This is why Median Home Prices are not the way to judge the Residential real estate Market.
When the Market is (in happier days) in a cyclical upswing - it sounds good to watch the Median Home Price rise. Most of the various price levels are all rising and the more high end sales, the better the lower priced buyers feel about their purchases, as the Median Home Prices rise sharply. It's phoney but is a "feel good" scale.
When the Cycle is in a downturn - the Median Home Price is NOT reflective of the actual Market, by any means. This can be the really bad time for such an indicator scale.
Example: Maybe there are a lot of post foreclosure sales and the high end sales are stagnant. There's a low Median Home Price for the area. Now, a little later, say the post foreclosure sales prices are still dropping, but there's a flurry of high end sales, with buyers not necessarily affected by the downturn. Suddenly the Median Home Price reflects the few high end sales, and rises sharply - falsely signalling an upswing in the Market as a whole.
This can bring on a flurry of buyers that had been waiting in the wings, into the lower valued property range - only to find in a few months, those new purchases were not at "the bottom" of the price scale, and there are some "sorry" new home owners out there, watching their new purchase home values drop.
All REPORTED residential real estate markets should be further divided into value levels, before reporting, not mixing them altogether, which is both confusing and phoney. To gete a true handle on the Market, we need to check on values in groups, such as:
Properties up to $200,000
Properties $201,000 to $400,000
Properties $401,000 to $750,000
Properties $751,000-$999,999
Properties $1,000,000 to $3,000,000
Properties $300,000,001 to $10,000,000
Properties over $10,000,000
This will give an honest data evaluation of how the local markets are REALLY doing. It will be nothing like the grossly inaccurate Median Home Price reporting.

Spatial question records
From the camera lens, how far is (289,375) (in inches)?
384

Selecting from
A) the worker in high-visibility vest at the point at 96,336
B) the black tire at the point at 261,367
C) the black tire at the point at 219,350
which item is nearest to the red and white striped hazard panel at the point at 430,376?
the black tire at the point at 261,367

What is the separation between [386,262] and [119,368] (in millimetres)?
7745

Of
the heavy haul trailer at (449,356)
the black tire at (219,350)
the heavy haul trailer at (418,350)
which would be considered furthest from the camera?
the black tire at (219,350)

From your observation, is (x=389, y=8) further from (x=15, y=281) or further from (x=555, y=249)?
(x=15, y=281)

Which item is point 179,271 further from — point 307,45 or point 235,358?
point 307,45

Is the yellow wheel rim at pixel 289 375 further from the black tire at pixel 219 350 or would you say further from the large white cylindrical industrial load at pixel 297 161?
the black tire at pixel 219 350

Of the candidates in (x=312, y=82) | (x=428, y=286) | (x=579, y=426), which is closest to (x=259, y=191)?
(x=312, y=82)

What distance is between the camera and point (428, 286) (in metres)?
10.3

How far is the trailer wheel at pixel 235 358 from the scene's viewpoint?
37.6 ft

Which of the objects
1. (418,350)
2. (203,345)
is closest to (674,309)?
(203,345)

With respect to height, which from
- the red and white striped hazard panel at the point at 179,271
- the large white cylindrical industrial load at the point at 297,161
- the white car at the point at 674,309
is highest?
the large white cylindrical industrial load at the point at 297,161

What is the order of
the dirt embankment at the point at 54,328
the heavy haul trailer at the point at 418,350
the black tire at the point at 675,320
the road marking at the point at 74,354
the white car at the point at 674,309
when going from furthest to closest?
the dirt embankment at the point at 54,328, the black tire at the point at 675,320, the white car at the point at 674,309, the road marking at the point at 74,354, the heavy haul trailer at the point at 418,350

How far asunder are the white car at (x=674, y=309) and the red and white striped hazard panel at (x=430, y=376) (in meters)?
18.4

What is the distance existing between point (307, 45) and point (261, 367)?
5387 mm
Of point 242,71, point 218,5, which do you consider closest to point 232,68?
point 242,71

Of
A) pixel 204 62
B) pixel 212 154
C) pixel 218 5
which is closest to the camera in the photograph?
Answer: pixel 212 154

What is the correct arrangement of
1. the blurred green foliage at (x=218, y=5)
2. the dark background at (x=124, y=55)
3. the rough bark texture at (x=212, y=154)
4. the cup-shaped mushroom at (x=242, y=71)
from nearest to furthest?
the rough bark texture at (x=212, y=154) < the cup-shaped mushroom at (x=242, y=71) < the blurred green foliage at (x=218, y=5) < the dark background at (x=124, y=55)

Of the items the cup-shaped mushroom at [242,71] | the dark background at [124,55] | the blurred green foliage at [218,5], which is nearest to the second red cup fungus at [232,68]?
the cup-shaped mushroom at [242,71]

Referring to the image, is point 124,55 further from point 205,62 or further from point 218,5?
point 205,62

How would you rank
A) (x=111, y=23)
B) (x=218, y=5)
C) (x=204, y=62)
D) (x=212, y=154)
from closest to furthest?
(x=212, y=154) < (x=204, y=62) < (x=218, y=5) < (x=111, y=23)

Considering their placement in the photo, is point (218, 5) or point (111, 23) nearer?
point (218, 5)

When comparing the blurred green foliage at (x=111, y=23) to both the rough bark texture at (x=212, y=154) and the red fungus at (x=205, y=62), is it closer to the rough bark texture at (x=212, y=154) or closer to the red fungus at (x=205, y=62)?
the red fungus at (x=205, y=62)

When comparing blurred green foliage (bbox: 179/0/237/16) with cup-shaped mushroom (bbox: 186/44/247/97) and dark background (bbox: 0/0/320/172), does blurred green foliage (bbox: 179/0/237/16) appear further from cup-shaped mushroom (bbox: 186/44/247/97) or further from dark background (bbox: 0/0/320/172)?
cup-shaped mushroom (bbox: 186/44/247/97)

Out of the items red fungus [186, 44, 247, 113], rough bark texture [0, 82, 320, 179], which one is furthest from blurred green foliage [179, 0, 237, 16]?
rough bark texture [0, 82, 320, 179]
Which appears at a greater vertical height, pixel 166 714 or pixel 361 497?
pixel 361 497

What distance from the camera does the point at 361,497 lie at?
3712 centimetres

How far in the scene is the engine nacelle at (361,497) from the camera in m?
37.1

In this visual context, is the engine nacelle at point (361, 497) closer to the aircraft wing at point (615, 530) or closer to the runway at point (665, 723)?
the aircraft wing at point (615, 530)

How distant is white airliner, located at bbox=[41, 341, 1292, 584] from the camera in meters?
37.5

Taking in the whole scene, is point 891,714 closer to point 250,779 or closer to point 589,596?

● TASK PROMPT: List every word or phrase that the text on median home prices places in quotation marks.

● RESULT OF THE EXERCISE:
- feel good
- the bottom
- sorry